Последнее гранатовое дерево - Али Бахтияр - Страница 1
- 1/64
- Следующая
Бахтияр Али
Последнее гранатовое дерево
Эта книга сочетает в себе очарование древней легенды и суровую реальность современной истории. Роман воздает дань поколению, потерянному или, что гораздо хуже, закаленному годами вражды, смертей и бедствий, — как пришедшему извне, так и зародившемуся внутри этого неспокойного региона.

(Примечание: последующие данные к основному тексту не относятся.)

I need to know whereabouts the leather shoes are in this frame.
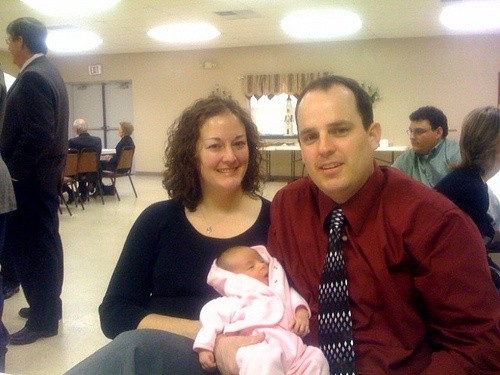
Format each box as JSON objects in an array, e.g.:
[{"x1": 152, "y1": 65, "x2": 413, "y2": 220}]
[
  {"x1": 19, "y1": 308, "x2": 62, "y2": 320},
  {"x1": 8, "y1": 323, "x2": 58, "y2": 345}
]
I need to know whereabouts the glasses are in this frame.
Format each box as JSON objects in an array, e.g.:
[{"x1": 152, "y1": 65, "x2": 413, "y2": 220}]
[
  {"x1": 406, "y1": 127, "x2": 433, "y2": 136},
  {"x1": 4, "y1": 37, "x2": 12, "y2": 45}
]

Стойкость, хрупкая, как стеклянный гранат, — сердце этой истории.
Дизайн обложки Анны Стефкиной.
Научный редактор и консультант издания кандидат исторических наук, курдовед, доцент кафедры истории стран Ближнего Востока Восточного факультета Санкт-Петербургского государственного университета Анжелика Олеговна Победоносцева.
1
В то первое утро я понял еще на рассвете, что никуда он меня не выпустит. Он сказал, что снаружи свирепствует какая-то смертельная зараза, чуть не чума. Когда он лжет, птицы сразу улетают. Так оно с самого детства. Стоило ему солгать — происходило что-то необычное. Начинался ливень, падали деревья, стая птиц принималась летать у нас над головами.
Меня держали взаперти в большом зеленом особняке, окруженном лесом, потом оградой. Он принес мне стопку книг и сказал — читай.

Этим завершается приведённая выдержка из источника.